[Rows of spatial question data]

----------

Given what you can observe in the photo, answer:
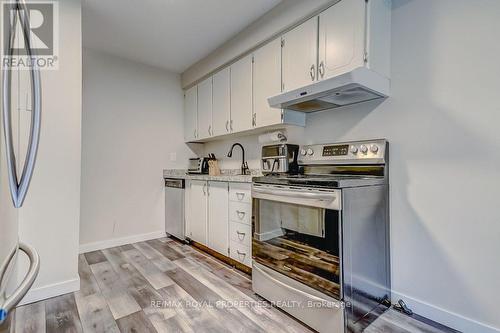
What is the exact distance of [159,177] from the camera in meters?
3.47

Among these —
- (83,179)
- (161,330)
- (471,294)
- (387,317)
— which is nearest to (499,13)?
(471,294)

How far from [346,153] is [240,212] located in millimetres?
1069

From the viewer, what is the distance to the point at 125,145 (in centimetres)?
318

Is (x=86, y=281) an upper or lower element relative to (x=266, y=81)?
lower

----------

** What to do **
Please copy the rows above again, replacing each "distance" with "range" and leaving everything else as it is. Omit the pictures from your answer.

** Task solution **
Given what you can observe in the photo, answer:
What is the exact range of [159,177] from the camera in meters?
3.47

Among these —
- (83,179)
- (161,330)
- (471,294)
- (387,317)
— which is nearest to (499,13)?
(471,294)

How far from [346,153] is [240,212] located in millimetres?
1069

From the viewer, what is the range to the point at 125,145 (in centimetres)?
318

Is (x=86, y=281) an upper or lower element relative to (x=266, y=81)?
lower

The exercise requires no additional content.